The problem: Copy out the data below verbatim, from the line containing "Given this image before us, from the set" through the last line of the data, both included.

Part of a data file:

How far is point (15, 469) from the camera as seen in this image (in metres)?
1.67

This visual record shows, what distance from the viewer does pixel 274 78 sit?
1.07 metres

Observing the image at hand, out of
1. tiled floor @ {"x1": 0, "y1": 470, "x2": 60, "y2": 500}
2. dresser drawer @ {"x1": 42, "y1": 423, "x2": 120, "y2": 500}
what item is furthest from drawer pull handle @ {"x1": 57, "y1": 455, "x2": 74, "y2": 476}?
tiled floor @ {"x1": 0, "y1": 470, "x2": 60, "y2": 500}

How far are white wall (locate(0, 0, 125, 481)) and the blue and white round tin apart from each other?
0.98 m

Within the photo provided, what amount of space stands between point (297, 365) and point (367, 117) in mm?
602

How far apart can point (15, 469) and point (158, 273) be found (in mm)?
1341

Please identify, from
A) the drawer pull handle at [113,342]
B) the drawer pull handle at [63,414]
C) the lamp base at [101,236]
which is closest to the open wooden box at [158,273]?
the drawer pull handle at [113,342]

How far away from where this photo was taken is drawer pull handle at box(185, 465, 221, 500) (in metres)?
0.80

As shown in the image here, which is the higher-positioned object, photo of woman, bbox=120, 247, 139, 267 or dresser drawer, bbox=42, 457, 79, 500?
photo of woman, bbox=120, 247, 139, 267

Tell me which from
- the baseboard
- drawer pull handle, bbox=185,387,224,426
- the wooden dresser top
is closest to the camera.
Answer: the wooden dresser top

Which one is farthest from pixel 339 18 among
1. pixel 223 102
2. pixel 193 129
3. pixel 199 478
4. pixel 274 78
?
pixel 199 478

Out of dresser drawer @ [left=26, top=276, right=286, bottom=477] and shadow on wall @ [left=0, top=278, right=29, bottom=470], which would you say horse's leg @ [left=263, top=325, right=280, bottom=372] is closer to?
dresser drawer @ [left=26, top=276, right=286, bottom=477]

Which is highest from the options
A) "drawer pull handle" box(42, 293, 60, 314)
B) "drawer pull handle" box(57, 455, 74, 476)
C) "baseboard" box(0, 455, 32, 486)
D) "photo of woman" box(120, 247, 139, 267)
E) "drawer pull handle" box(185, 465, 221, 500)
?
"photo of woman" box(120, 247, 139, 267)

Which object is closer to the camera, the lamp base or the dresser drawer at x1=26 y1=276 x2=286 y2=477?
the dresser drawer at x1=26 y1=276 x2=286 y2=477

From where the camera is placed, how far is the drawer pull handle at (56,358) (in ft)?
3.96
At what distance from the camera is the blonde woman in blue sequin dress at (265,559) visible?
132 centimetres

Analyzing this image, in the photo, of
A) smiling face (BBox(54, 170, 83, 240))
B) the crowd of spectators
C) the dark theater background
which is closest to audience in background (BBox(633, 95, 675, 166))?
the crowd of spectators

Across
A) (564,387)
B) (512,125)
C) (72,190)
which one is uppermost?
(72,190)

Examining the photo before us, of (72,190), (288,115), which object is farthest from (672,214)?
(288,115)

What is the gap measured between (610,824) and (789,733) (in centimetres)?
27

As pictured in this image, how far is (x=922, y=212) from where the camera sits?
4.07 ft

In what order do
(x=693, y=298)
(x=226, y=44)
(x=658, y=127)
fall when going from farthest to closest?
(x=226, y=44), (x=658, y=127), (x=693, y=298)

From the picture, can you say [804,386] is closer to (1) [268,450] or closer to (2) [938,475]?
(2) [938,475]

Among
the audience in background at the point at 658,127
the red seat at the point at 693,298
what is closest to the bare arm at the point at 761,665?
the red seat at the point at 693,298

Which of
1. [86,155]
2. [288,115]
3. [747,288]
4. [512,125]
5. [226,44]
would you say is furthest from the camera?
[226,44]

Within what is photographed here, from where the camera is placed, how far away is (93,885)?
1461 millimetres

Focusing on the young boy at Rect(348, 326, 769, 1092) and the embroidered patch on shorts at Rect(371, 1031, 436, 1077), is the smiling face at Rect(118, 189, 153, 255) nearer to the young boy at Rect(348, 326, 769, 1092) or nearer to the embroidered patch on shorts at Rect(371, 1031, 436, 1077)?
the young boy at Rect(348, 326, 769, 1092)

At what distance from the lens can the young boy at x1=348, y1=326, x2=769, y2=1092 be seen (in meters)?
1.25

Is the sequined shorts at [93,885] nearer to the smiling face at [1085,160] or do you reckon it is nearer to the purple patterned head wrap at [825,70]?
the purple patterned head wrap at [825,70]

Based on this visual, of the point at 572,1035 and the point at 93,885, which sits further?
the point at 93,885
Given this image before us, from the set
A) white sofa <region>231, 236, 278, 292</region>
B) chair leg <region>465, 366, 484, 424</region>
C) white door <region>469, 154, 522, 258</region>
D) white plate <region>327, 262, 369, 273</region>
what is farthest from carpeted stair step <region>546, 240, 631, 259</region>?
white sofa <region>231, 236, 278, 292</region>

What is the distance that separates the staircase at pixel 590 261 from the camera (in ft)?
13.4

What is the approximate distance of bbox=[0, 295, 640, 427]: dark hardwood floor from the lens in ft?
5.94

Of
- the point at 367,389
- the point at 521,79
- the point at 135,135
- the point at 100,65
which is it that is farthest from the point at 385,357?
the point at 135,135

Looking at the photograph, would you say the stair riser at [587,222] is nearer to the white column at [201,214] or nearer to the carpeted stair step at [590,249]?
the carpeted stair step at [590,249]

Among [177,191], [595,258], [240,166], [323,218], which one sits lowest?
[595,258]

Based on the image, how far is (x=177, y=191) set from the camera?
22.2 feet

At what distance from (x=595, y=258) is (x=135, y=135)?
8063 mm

Response to this exercise:
Given this image before us, from the set
A) white sofa <region>231, 236, 278, 292</region>
B) chair leg <region>465, 366, 484, 424</region>
C) white door <region>469, 154, 522, 258</region>
D) white plate <region>327, 262, 369, 273</region>
what is farthest from carpeted stair step <region>546, 240, 631, 259</region>?
white sofa <region>231, 236, 278, 292</region>

What is the distance that separates the staircase at pixel 590 261 from the camera (in ft)?
13.4

What is the approximate distance of bbox=[0, 295, 640, 427]: dark hardwood floor from the lens in ft?
5.94

Of
- the point at 367,389
- the point at 521,79
- the point at 135,135
- the point at 100,65
which is it that is farthest from the point at 385,357?
the point at 135,135

Looking at the photograph, would you say the stair riser at [587,222] is nearer to the white column at [201,214] or nearer to the carpeted stair step at [590,249]?
the carpeted stair step at [590,249]

Among [177,191], [595,258], [240,166], [323,218], which one sits lowest?
[595,258]

Based on the image, how far is (x=177, y=191) set from the camera?
22.2 feet

At what distance from (x=595, y=258) is (x=135, y=135)?
8063 mm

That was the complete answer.